Up to now, the lives of the people buried at this medieval cemetery have remained shrouded in mystery. “Medieval hospitals were founded to provide charity, but poverty and infirmity were broad and socially determined categories and little is known about the residents of these institutions and the pathways that led them there,” the British archaeologists wrote in a new article appearing in the journal Antiquity which discussed the remains of beneficiaries of the medieval benefit system.

Setting out to address this lack of detailed knowledge, the archaeologists pursued a multi-level strategy to learn as much as they could from the cornucopia of skeletal remains, which were first excavated in 2010. Combining physical examination of the bones with more exotic isotopic and genetic studies, they were able to construct a surprisingly comprehensive reconstruction of the physical and social conditions of the people buried in the hospital’s cemetery. 

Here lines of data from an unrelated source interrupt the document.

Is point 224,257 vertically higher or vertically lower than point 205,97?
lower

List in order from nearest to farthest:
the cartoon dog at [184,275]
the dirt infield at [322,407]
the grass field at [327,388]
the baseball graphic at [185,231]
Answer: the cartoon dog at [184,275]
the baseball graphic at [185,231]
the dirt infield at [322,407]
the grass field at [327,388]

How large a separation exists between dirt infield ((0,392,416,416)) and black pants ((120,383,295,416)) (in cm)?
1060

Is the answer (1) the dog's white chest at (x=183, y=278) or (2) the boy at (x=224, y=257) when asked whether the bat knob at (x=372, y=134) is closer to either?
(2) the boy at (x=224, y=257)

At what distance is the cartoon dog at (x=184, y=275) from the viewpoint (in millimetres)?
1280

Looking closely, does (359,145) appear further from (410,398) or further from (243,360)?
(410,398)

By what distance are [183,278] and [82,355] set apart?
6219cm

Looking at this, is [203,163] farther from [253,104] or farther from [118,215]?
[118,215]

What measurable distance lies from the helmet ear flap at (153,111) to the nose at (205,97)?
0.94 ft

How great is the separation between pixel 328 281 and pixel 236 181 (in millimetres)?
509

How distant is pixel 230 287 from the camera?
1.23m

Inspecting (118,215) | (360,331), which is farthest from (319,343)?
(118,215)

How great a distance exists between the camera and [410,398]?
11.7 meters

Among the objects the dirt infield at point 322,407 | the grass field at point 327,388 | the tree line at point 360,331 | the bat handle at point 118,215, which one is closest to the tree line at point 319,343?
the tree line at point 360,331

Their findings “highlight the value of collective osteobiography [a term describing the historical study of human bones] when reconstructing the social landscapes of the past,” the study authors declared.

One thing the archaeologists already knew going in is that demand for beds at St. John the Evangelist Hospital and the services provided by this medieval benefit system would have been intense. “Like all medieval towns, Cambridge was a sea of need,” archaeologist and study author John Robb from the University of Cambridge explained. “A few of the luckier poor people got bed and board in the hospital for life. Selection criteria would have been a mix of material want, local politics, and spiritual merit.”

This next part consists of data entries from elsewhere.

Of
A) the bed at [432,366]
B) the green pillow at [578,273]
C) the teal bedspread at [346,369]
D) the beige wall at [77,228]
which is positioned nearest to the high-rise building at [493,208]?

The image shows the human remains unearthed at the former Hospital of St. John the Evangelist in Cambridge, as part of a study on medieval cancer rates. (Cambridge Archaeological Unit / St John's College)

The image shows the human remains unearthed at the former Hospital of St. John the Evangelist in Cambridge, as part of a study on medieval cancer rates. (Cambridge Archaeological Unit / St John's College)

Bones Reveal the Truth About Destitute Users of Medieval Benefit System

As a result of their research, the study authors have learned quite a bit more about which sick and destitute people would have gained admittance to the hospital. This information provides details about what kind of people would have been allowed to live there indefinitely or until their circumstances improved (in medieval England both poverty rates and rates of chronic illness and infirmity were high).

Even before beginning this research, the archaeologists did have some idea about the categories of people ineligible for admittance to the facilities of this medieval benefits system. “We know that lepers, pregnant women and the insane were prohibited, while piety was a must,” Robb said.

There was a reciprocal obligation for those who were let in. Inmates were required to pray for the souls of those who funded the hospital, as a way to speed the latter’s post-life entrance into heaven. “A [medieval] hospital was a prayer factory,” Robb quipped.

In comparison to the bodies of medieval Cambridge residents buried elsewhere, the inmates entombed at the St. John the Evangelist cemetery were an inch shorter in height on average. Their bones showed signs consistent with malnutrition and disease in childhood, which could explain the stunted growth.

But the skeletons also demonstrated a lower incidence of body trauma, in comparison to poor people found in other medieval cemeteries. This suggests they were protected from physical attack and harm while under the Hospital staff’s care.

Some of the bodies interred at the St. John the Evangelist cemetery were children. These children were unusually small, lagging about five years’ worth of height behind for their ages on average. “Hospital children were probably orphans,” Robb theorized.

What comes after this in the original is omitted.